# How to complete this task
Copy out all of the records below word for word, with every line kept the same.

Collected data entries
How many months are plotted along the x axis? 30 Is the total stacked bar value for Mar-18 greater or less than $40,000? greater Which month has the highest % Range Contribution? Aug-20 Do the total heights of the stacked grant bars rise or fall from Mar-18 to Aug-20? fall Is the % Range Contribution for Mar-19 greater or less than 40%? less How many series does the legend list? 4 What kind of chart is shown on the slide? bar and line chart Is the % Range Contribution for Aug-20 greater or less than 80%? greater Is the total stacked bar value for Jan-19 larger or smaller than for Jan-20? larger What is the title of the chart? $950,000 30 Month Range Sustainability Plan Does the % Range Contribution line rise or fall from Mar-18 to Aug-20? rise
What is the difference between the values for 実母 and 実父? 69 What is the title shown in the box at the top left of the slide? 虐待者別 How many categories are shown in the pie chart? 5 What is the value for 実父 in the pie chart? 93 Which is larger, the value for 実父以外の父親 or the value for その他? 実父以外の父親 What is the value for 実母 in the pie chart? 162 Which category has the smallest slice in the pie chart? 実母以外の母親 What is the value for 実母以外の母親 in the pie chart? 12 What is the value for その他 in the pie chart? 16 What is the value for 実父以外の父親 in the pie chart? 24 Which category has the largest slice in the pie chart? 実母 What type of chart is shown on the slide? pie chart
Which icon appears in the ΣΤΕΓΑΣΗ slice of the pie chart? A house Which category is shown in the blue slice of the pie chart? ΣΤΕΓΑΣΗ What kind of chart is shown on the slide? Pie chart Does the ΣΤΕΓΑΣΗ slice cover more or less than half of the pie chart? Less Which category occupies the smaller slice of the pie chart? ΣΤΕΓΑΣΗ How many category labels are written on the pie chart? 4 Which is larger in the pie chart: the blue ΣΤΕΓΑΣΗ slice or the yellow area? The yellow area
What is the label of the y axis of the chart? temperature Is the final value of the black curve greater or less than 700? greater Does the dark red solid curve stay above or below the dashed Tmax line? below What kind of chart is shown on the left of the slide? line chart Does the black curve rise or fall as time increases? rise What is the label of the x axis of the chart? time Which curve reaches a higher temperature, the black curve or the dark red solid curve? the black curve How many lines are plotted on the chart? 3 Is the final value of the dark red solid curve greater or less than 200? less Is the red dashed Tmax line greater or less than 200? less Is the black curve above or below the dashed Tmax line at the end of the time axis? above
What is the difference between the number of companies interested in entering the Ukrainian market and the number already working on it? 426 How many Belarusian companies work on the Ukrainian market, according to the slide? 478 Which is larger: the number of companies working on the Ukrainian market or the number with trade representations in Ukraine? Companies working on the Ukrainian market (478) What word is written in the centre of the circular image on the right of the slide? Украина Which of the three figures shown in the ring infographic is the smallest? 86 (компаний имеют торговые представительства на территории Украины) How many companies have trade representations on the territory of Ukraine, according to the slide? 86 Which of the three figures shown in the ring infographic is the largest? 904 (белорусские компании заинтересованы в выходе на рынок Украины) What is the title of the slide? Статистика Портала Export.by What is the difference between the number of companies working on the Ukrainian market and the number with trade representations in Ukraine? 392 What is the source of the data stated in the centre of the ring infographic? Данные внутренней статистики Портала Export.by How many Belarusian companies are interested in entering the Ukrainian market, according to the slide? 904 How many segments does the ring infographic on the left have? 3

# Answer to this problem
How many months are plotted along the x axis? 30 Is the total stacked bar value for Mar-18 greater or less than $40,000? greater Which month has the highest % Range Contribution? Aug-20 Do the total heights of the stacked grant bars rise or fall from Mar-18 to Aug-20? fall Is the % Range Contribution for Mar-19 greater or less than 40%? less How many series does the legend list? 4 What kind of chart is shown on the slide? bar and line chart Is the % Range Contribution for Aug-20 greater or less than 80%? greater Is the total stacked bar value for Jan-19 larger or smaller than for Jan-20? larger What is the title of the chart? $950,000 30 Month Range Sustainability Plan Does the % Range Contribution line rise or fall from Mar-18 to Aug-20? rise
What is the difference between the values for 実母 and 実父? 69 What is the title shown in the box at the top left of the slide? 虐待者別 How many categories are shown in the pie chart? 5 What is the value for 実父 in the pie chart? 93 Which is larger, the value for 実父以外の父親 or the value for その他? 実父以外の父親 What is the value for 実母 in the pie chart? 162 Which category has the smallest slice in the pie chart? 実母以外の母親 What is the value for 実母以外の母親 in the pie chart? 12 What is the value for その他 in the pie chart? 16 What is the value for 実父以外の父親 in the pie chart? 24 Which category has the largest slice in the pie chart? 実母 What type of chart is shown on the slide? pie chart
Which icon appears in the ΣΤΕΓΑΣΗ slice of the pie chart? A house Which category is shown in the blue slice of the pie chart? ΣΤΕΓΑΣΗ What kind of chart is shown on the slide? Pie chart Does the ΣΤΕΓΑΣΗ slice cover more or less than half of the pie chart? Less Which category occupies the smaller slice of the pie chart? ΣΤΕΓΑΣΗ How many category labels are written on the pie chart? 4 Which is larger in the pie chart: the blue ΣΤΕΓΑΣΗ slice or the yellow area? The yellow area
What is the label of the y axis of the chart? temperature Is the final value of the black curve greater or less than 700? greater Does the dark red solid curve stay above or below the dashed Tmax line? below What kind of chart is shown on the left of the slide? line chart Does the black curve rise or fall as time increases? rise What is the label of the x axis of the chart? time Which curve reaches a higher temperature, the black curve or the dark red solid curve? the black curve How many lines are plotted on the chart? 3 Is the final value of the dark red solid curve greater or less than 200? less Is the red dashed Tmax line greater or less than 200? less Is the black curve above or below the dashed Tmax line at the end of the time axis? above
What is the difference between the number of companies interested in entering the Ukrainian market and the number already working on it? 426 How many Belarusian companies work on the Ukrainian market, according to the slide? 478 Which is larger: the number of companies working on the Ukrainian market or the number with trade representations in Ukraine? Companies working on the Ukrainian market (478) What word is written in the centre of the circular image on the right of the slide? Украина Which of the three figures shown in the ring infographic is the smallest? 86 (компаний имеют торговые представительства на территории Украины) How many companies have trade representations on the territory of Ukraine, according to the slide? 86 Which of the three figures shown in the ring infographic is the largest? 904 (белорусские компании заинтересованы в выходе на рынок Украины) What is the title of the slide? Статистика Портала Export.by What is the difference between the number of companies working on the Ukrainian market and the number with trade representations in Ukraine? 392 What is the source of the data stated in the centre of the ring infographic? Данные внутренней статистики Портала Export.by How many Belarusian companies are interested in entering the Ukrainian market, according to the slide? 904 How many segments does the ring infographic on the left have? 3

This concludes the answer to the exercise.